Capillary in foot has hydrostatic pressure that pushes fluid out between capillary endothelial cells
Oncotic pressure draws it back in again
Due to pressure building up in venous system, hydrostatic pressure higher than normal so net loss of fluid is even greater so leaves into tissue. Lymphatic capillaries cannot remove all of the fluid so causes oedema.

Question 30

ABG interpretation

Answer 30

1. pH
2. Disturbance - metabolic (HCO3J or respiratory (CO2)
3. Anion gap? High = lactic acidosis, ketoacidosis, toxins and renal failure.
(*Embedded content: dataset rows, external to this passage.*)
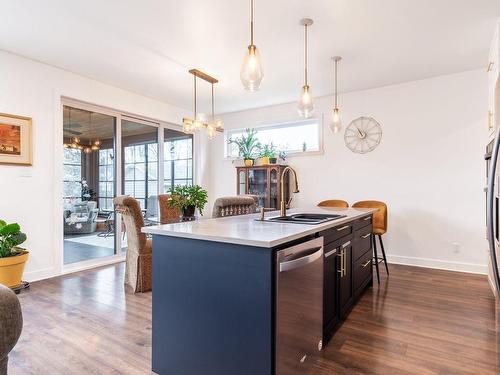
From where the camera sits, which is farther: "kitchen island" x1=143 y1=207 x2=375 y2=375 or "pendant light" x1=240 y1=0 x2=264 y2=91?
"pendant light" x1=240 y1=0 x2=264 y2=91

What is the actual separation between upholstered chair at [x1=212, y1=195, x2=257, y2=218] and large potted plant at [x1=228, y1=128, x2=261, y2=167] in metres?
1.99

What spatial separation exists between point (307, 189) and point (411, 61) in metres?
2.41

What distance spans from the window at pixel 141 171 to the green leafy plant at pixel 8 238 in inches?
72.3

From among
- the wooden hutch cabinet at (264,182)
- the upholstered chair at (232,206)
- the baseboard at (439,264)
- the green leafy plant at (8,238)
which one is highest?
the wooden hutch cabinet at (264,182)

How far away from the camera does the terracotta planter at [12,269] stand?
3080 millimetres

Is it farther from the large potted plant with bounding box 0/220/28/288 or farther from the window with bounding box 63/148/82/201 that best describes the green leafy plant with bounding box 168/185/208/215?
the window with bounding box 63/148/82/201

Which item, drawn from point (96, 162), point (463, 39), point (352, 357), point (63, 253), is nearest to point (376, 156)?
point (463, 39)

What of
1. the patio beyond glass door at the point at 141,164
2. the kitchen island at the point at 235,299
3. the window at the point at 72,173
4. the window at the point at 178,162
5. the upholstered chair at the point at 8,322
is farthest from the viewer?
the window at the point at 178,162

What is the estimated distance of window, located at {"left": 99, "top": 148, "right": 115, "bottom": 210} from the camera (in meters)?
4.62

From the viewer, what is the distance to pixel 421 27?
2.88m

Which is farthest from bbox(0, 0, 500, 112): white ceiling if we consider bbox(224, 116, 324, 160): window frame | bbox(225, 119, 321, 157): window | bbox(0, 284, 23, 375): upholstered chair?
bbox(0, 284, 23, 375): upholstered chair

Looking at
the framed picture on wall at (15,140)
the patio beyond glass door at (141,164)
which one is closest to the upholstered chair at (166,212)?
the patio beyond glass door at (141,164)

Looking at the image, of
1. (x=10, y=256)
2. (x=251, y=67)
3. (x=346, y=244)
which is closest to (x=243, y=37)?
(x=251, y=67)

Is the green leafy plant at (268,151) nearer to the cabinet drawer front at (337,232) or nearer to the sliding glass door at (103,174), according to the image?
the sliding glass door at (103,174)
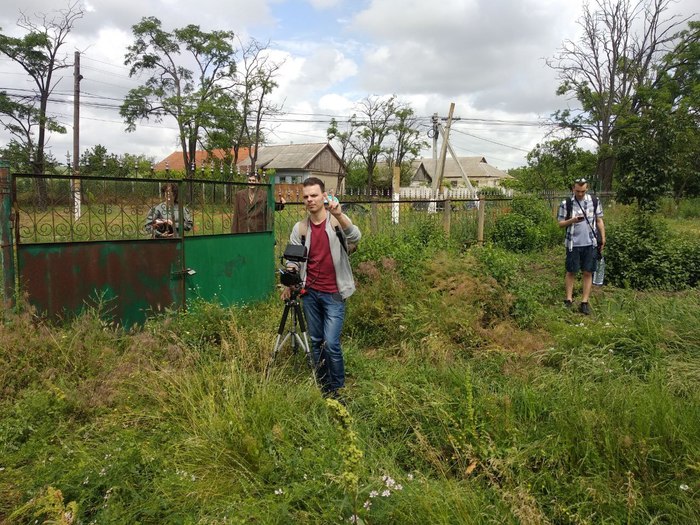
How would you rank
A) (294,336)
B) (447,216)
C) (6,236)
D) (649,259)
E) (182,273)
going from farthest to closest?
1. (447,216)
2. (649,259)
3. (182,273)
4. (6,236)
5. (294,336)

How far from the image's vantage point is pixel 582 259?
246 inches

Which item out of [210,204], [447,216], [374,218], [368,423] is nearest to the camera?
[368,423]

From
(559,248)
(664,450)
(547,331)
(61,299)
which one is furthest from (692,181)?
(61,299)

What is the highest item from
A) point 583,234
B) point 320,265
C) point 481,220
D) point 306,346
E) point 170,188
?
point 170,188

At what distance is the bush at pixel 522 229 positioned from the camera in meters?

Normal = diarrhoea and renal tubular acidosis
4. Compensation

Question 31

Respiratory compensation

Answer 31

Begins in first hour

Question 32

Metabolic compensation

Answer 32

Takes several days so evident in chronic respiratory conditions

Question 33

Why does fluid leave capillaries into tissues and lymphatics?

Answer 33

Due to hydrostatic pressure (driven) being greater than oncotic pressure - pushes fluid through endothelial gaps

Question 34

What pulls fluid back into capillaries?

Answer 34

Oncotic pressure from proteins in blood

Question 35

Compare hydrostatic pressure and oncotic pressure from start to end of capillary

Answer 35

Hydrostatic pressure is dominant at start of capillary so more fluid goes out of the start, but hydrostatic pressure falls at end of capillary so oncotic pressure is dominant and draws fluid back in. Very small net loss to lymphatic system.

Question 36

High anion gap

Answer 36

High = lactic acidosis, ketoacidosis, toxins and renal failure.